# adirondack chair finish



## blkfoot (May 8, 2009)

hello everyone

i finshed my chair with boiled linseed oil after sanding it down to 150 grit.By the way the chair is made of pine. and im going to finsh it with minwax polyurethane.After 2 1/2 days it is still very sticky do i need to let it sit longer or what do i do .Thanks .


David


----------



## dutchman 46 (May 23, 2007)

*Sticky chair not drying*



blkfoot said:


> hello everyone
> 
> i finshed my chair with boiled linseed oil after sanding it down to 150 grit.By the way the chair is made of pine. and im going to finsh it with minwax polyurethane.After 2 1/2 days it is still very sticky do i need to let it sit longer or what do i do .Thanks .
> 
> ...


I have not used boiled linseed oil, but if it is tacky, or sticky, you must wait. Can you get the chair in the warm sun?

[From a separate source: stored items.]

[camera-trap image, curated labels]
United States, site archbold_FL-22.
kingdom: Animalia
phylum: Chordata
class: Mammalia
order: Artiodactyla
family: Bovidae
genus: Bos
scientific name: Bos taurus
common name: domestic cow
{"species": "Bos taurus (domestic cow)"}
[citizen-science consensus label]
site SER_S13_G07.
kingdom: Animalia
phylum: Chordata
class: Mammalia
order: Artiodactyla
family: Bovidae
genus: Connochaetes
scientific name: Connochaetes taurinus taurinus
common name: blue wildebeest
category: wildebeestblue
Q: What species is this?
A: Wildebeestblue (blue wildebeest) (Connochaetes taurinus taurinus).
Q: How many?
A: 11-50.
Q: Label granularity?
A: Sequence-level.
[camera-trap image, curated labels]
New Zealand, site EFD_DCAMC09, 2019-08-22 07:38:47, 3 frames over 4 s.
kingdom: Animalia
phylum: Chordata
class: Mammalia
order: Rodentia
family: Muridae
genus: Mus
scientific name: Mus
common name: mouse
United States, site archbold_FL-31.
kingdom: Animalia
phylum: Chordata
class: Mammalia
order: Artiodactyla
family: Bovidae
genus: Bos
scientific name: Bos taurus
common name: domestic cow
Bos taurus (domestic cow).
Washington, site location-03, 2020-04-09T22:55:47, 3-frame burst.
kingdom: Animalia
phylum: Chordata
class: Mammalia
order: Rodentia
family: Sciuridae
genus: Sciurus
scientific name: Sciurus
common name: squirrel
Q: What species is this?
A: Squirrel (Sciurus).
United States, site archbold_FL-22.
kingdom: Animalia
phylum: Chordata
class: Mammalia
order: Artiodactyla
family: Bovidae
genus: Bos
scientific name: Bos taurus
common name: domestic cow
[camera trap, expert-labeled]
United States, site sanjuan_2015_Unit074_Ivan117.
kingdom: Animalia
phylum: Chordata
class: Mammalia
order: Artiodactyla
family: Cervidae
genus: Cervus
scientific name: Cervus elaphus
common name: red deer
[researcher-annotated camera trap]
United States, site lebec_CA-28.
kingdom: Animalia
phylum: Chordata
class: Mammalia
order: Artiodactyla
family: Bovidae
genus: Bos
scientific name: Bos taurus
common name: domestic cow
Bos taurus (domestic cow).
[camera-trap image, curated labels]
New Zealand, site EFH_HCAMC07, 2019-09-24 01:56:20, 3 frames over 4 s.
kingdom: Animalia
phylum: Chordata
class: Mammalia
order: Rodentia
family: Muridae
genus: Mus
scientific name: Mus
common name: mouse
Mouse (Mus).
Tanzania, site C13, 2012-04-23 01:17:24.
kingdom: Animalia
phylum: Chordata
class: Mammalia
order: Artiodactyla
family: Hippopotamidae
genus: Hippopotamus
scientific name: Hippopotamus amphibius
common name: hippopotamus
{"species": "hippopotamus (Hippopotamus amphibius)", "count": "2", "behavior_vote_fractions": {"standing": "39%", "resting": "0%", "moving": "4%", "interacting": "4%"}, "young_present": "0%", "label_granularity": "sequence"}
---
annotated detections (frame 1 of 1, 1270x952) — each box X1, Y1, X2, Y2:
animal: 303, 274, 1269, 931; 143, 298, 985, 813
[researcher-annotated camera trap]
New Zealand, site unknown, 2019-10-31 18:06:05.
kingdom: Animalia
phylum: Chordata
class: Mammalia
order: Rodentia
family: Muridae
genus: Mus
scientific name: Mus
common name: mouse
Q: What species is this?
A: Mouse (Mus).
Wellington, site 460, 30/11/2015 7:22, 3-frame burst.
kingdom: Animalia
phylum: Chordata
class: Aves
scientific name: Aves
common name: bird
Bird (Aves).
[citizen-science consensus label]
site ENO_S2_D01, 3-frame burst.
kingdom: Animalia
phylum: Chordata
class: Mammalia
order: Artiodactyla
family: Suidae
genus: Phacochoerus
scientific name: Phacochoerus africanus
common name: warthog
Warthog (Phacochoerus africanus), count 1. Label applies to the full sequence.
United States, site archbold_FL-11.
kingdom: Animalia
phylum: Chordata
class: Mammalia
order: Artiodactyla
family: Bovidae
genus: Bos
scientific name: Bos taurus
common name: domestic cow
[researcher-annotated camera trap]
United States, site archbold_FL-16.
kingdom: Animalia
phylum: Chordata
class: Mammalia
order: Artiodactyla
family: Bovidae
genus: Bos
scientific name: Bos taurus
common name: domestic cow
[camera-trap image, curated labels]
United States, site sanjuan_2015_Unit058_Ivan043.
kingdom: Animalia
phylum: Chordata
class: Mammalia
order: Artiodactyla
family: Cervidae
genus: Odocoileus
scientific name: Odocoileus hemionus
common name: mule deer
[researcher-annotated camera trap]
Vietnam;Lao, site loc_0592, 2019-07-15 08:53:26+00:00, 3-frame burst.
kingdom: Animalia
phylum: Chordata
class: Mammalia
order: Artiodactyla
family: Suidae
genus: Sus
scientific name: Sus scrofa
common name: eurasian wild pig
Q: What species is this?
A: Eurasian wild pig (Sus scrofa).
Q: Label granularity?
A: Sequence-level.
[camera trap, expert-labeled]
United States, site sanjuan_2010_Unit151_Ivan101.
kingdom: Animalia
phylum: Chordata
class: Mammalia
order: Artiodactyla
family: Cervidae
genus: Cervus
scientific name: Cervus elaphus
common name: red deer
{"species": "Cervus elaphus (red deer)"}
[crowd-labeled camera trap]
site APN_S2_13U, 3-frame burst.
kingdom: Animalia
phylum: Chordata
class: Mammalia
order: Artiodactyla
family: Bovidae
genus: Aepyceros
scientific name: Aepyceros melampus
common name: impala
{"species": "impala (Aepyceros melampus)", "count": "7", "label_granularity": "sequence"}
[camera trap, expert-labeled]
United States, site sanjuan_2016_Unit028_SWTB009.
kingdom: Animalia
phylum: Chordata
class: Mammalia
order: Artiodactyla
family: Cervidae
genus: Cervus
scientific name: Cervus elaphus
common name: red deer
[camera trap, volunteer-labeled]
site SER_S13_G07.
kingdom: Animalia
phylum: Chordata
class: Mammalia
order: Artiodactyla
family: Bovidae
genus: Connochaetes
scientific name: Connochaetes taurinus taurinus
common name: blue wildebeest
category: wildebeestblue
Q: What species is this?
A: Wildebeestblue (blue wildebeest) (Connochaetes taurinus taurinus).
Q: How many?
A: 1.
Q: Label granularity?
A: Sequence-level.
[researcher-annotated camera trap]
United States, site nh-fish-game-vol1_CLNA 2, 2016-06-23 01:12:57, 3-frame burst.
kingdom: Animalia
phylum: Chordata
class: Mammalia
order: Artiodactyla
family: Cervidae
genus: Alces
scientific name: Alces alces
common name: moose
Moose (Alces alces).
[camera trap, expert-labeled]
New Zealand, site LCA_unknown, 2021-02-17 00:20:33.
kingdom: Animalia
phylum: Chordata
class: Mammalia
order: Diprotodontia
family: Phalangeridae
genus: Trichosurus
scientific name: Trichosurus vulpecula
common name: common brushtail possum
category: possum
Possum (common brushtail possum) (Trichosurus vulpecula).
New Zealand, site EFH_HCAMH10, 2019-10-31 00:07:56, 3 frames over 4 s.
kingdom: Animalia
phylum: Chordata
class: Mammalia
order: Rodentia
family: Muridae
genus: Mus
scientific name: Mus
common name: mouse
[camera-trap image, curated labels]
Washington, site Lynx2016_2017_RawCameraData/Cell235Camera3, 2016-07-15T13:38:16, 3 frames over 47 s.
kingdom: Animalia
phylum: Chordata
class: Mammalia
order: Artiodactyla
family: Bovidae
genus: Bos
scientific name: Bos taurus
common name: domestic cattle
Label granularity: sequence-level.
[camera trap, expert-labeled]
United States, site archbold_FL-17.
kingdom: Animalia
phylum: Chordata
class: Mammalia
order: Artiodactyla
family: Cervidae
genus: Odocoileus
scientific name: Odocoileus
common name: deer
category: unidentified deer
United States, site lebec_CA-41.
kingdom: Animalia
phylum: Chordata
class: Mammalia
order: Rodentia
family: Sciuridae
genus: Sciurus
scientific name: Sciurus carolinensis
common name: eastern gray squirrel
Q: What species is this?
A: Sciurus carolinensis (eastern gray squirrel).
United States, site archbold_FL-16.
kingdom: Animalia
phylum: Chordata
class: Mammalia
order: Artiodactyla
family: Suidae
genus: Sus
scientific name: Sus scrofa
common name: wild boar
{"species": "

Heat is usually a good way to get it dry.


----------



## jerrymayfield (Sep 25, 2004)

In the future when using BLO apply let sit for 20-30 minutes and then wipe off as much as you can, changing rags or paper towels as necessary. It will still take 2-3 days to cure enough to be top coated. I hate to be the bearer of bad news but,both the wood and the finish you have picked to use are very poor choices for any out door project.

Jerry


----------



## rstermer (Apr 22, 2008)

jerrymayfield said:


> In the future when using BLO apply let sit for 20-30 minutes and then wipe off as much as you can, changing rags or paper towels as necessary. It will still take 2-3 days to cure enough to be top coated. I hate to be the bearer of bad news but,both the wood and the finish you have picked to use are very poor choices for any out door project.
> 
> Jerry


Jerry- What do you think works best outdoors?
rstermer


----------